[Start of DATA FOR THE TASK]

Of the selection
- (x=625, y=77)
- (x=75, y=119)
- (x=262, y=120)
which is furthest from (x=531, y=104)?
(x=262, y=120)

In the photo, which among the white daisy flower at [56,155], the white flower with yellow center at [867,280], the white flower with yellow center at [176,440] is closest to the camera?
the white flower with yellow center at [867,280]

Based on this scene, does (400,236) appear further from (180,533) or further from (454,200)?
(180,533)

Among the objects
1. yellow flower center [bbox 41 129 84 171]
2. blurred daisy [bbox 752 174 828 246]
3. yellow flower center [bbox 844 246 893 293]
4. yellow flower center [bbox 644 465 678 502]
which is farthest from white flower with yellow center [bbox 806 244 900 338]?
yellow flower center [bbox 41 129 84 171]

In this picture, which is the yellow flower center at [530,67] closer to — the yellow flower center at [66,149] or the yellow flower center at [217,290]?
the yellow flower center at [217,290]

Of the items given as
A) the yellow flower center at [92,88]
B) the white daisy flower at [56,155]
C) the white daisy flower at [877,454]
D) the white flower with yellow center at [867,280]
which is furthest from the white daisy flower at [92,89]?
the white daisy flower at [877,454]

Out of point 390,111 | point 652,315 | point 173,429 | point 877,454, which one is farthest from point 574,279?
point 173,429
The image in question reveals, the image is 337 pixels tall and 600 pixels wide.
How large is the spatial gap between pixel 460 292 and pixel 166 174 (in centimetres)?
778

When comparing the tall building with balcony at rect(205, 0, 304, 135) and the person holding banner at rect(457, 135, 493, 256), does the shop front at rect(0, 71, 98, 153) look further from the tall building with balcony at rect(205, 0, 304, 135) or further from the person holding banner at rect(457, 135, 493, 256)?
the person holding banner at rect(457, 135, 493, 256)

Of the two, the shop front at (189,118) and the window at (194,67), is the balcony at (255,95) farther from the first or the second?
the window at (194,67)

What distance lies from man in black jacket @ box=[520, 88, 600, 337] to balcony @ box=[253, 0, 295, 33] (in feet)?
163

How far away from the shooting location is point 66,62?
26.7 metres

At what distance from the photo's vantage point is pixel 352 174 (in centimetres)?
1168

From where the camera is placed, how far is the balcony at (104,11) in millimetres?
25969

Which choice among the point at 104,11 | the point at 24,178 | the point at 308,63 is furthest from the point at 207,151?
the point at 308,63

[End of DATA FOR THE TASK]

THE TASK:
Return the material above word for word, from the line containing "From where the" down to the end of the material.

FINISHED TASK:
From where the camera is placed, how far is the balcony at (104,11) in millimetres?
25969

Which choice among the point at 104,11 | the point at 24,178 | the point at 308,63 is furthest from the point at 207,151?
the point at 308,63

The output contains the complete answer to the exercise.